So is it possible to backtrack a given series of numbers to determine the seed used to generate the numbers? I'm guessing any given algorithm can't generate just any random set of numbers though, or can it?
Say I do the following:
rng.seed = 1024;
for (int i=1; i<11; i++)
DLog(@"%lu", [rng randomBetween:0 and:10]);
Which gives me the sequence 10, 10, 8, 10, 2, 10, 9, 9, 7, 4. Is there some method or algorithm I could use, given the sequence, to get the number 1024? I know thats the valid sequence for the seen 1024, but what is I just make up a sequence... 10, 1, 9, 6, 3, 9, 10, 3, 5, 2. Is there a way to know if that is a valid sequence for this algorithm and if so what the seed is?
RNG.h:
@interface RNG : NSObject
@property (assign) unsigned long seed;
- (unsigned long)random;
- (long)randomBetween: (long)min and: (long)max;
@end
RNG.m:
#define A 16807 /* a relatively prime number -- also M div Q */
#define M 2147483647L /* 0xFFFFFFFF / 2 */
#define Q 127773L /* M div A */
#define R 2836 /* M mod A */
@implementation RNG
@synthesize seed = _seed;
- (id)init {
self = [super init];
if (self) {
self.seed = 0;
}
return self;
}
- (unsigned long)random {
self.seed = A * (self.seed % Q) - R * (self.seed / Q);
if (self.seed > M)
return (self.seed -= M);
else if (self.seed)
return (self.seed);
else
return (self.seed = 1L);
}
- (long)randomBetween: (long)min and: (long)max {
return ([self random] % (max - min + 1) + min);
}
- (void)seed: (unsigned long)new_seed {
if (new_seed == 0)
new_seed = 1;
while (new_seed > M)
new_seed -= M;
self.seed = new_seed;
}
@end
the code you post is basically the same as the openbsd srandom - it's a linear congruential generator that is implemented to avoid rounding (which is why it contains
Q).here is a paper on how to crack such a generator, but it expects the full output (not the "between" value) to be available.

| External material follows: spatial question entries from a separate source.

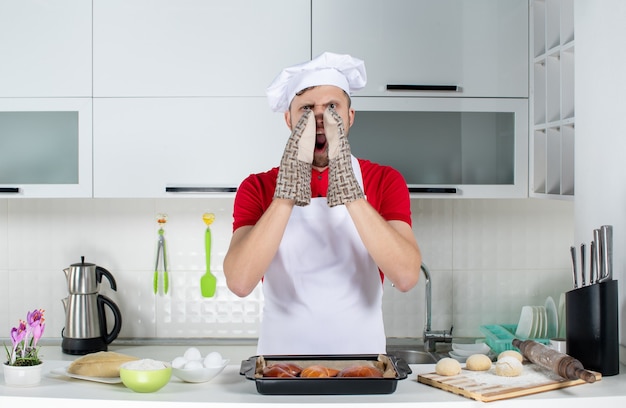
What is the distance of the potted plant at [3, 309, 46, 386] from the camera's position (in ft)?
4.60

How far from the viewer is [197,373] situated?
1.41m

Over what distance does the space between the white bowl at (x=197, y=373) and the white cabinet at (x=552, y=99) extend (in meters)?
1.27

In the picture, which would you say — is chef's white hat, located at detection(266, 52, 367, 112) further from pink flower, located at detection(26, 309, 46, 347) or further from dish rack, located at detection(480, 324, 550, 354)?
dish rack, located at detection(480, 324, 550, 354)

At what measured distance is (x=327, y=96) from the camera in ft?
5.83

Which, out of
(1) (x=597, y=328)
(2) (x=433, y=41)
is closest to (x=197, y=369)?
(1) (x=597, y=328)

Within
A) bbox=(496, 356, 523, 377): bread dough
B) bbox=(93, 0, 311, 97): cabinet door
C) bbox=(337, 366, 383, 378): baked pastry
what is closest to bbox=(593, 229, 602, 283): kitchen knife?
bbox=(496, 356, 523, 377): bread dough

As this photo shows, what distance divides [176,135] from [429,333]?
1.15 meters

i guess you should be able to extend the approach in the paper to work with "between" using arithmetic modulo the range (presumably you would need more samples).
This looks like a "Linear congruential generator", see http://en.wikipedia.org/wiki/Linear_congruential_generator" ?
These offer no good cryptographic security, so yes, it should be possible to compute a seed that produces the sequence.
Your best bet is probably to create an array (or disk file) that has the first value returned by your chosen algorithm for each seed. Then just crank through the ones that match the first value looking for a longer match. In fact, a database table would be great - gdbm or bsddb or sqlite come to mind.
This sounds to me like one of those "It's computable, but..." problems. IOW, it can be done, but it's not especially pretty.